Vendredi soir chargé, samedi du personnel en plus, quelqu'un qui reste plus longtemps pour la vaisselle. En fin de semaine, vous demandez qui a travaillé combien d'heures. Les estimations et listes Excel ne suffisent plus.
Depuis 2024, la Belgique et les Pays-Bas imposent d'enregistrer objectivement les heures travaillées. Pour les restaurants avec du personnel, cela signifie : enregistrer avec des horodatages fiables. Dans cet article, découvrez ce que la loi exige et comment le suivi du temps dans Restotailor vous aide, inclus dans €65 par mois.
Pourquoi enregistrer objectivement ?
En horeca, on se fait vite confiance. Mais lors d'un contrôle, d'un litige sur les heures supplémentaires ou d'un accident, seul compte ce que vous pouvez prouver. « Je pensais qu'il avait travaillé jusqu'à la fermeture » n'est pas une preuve. L'enregistrement objectif protège employé et employeur et simplifie la paie.
La législation en Belgique
Les employeurs belges doivent enregistrer la durée du travail de manière objective, fiable et accessible. Cela vaut pour tous les secteurs, donc aussi pour restaurants, brasseries et établissements horeca avec personnel salarié, même avec une petite équipe ou des temps partiels. Votre enregistrement contient au minimum l'heure de début et de fin par session de travail et doit pouvoir être présenté lors d'un contrôle.
La législation aux Pays-Bas
Aux Pays-Bas, la loi sur la transparence et les conditions de travail prévisibles (WTTA) a renforcé le droit à la visibilité des horaires. Depuis le 1er janvier 2024, les employeurs doivent disposer d'un système pour enregistrer les heures travaillées. L'Inspection du travail peut vérifier si ce système existe et est utilisé. Un restaurant avec deux temps partiels est aussi concerné.
Que devez-vous conserver ?
Par employé et par jour : quand le service a commencé et fini, y compris les heures supplémentaires les soirs chargés ou les jours fériés. Pauses et heures supplémentaires suivent la même logique : ce qui s'est réellement passé, pas seulement ce qui était au planning. Conservez les données pour pouvoir les exporter par période pour votre comptable ou lors d'un contrôle.
À quoi cela ressemble dans un restaurant ?

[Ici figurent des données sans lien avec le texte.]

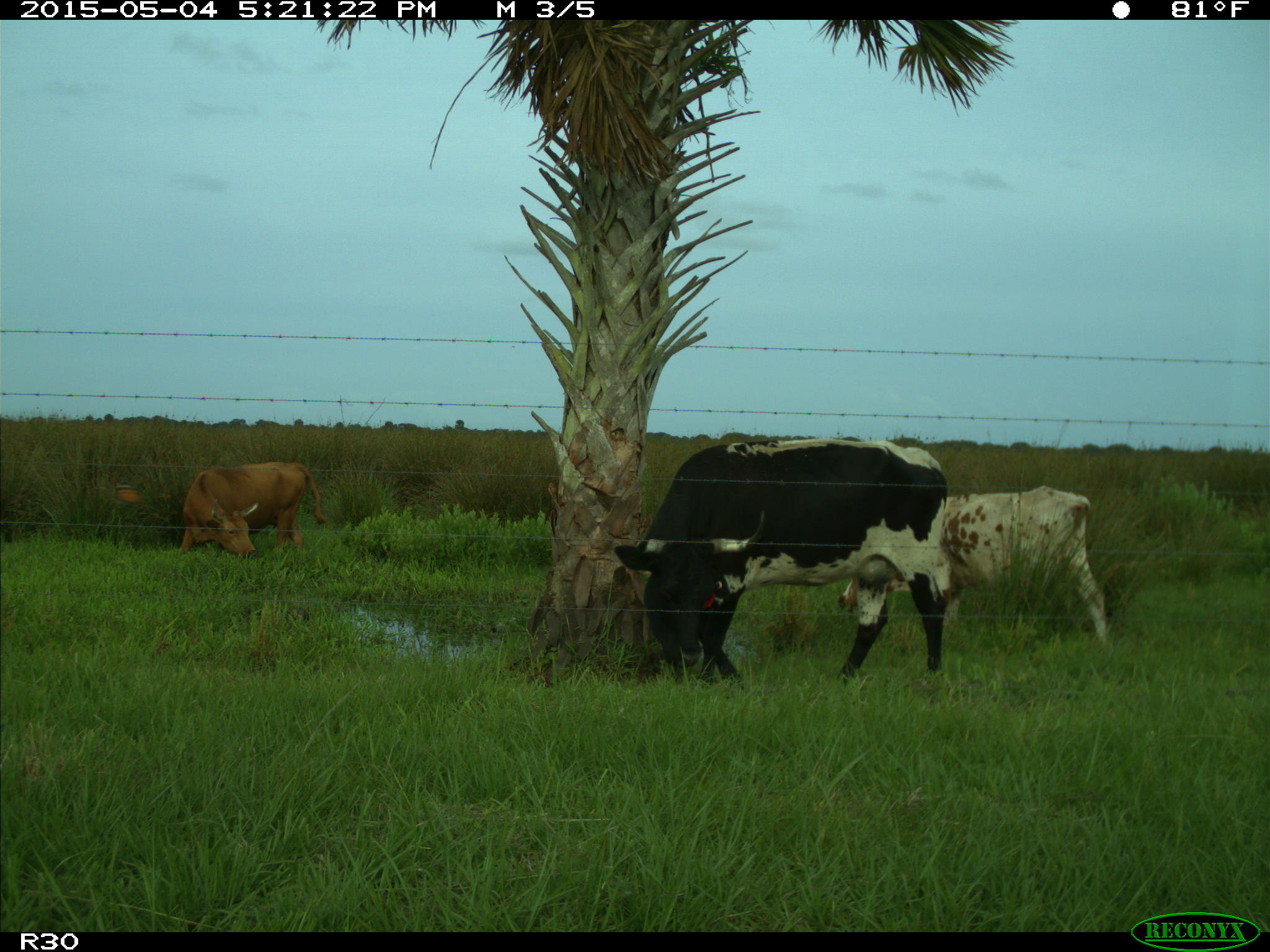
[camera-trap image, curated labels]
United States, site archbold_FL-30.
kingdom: Animalia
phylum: Chordata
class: Mammalia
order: Artiodactyla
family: Bovidae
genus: Bos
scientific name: Bos taurus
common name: domestic cow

Trois situations sont fréquentes. Confiance aux accords verbaux : rapide, mais non conforme à la loi. L'agenda de réservation comme proxy : pratique pour la planification, mais pas un suivi du temps (stock, nettoyage et mise en place comptent aussi). Pointage numérique entrée/sortie : les employés pointent au début et à la fin ; vous voyez en direct qui est présent. C'est ce qui correspond le mieux aux règles actuelles.
Erreurs fréquentes
Remplir les heures le vendredi après coup. Ne garder que le planning sans horodatages effectifs. Pas d'export ni d'archive quand quelqu'un part ou lors d'un audit. Oublier de pointer et deviner ensuite. Un système numérique avec horodatages objectifs évite beaucoup de ces problèmes, à condition que votre équipe l'utilise systématiquement.

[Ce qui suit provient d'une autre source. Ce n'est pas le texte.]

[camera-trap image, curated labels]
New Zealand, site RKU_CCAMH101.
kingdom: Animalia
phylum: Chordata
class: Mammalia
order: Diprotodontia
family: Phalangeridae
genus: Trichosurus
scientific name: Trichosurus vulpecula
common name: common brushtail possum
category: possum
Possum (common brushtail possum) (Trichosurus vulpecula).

Suivi du temps dans Restotailor
Depuis le portail, vous pointez les employés à l'entrée et à la sortie. Vous voyez immédiatement qui est pointé et depuis quand. Oubli de pointer ? Vous pouvez encore enregistrer une heure de début le même jour. Choisissez une plage de dates et consultez tous les moments par employé avec durée totale. Exportez un PDF pour votre comptable. Automatiquement ? Configurez un rapport hebdomadaire ou mensuel par e-mail sous notifications. Vous combinez ainsi réservations, gestion des clients et enregistrement des heures dans un seul outil.
Conclusion
Le suivi du temps n'est plus un luxe administratif, mais une base légale en Belgique et aux Pays-Bas. Pour les restaurants avec du personnel, un système numérique simple qui s'intègre au quotidien est rentable. Restotailor propose pointage entrée/sortie, rapports et export PDF inclus dans €65 par mois. En cas de doute sur votre situation spécifique : consultez votre secrétariat social ou un conseiller en droit du travail.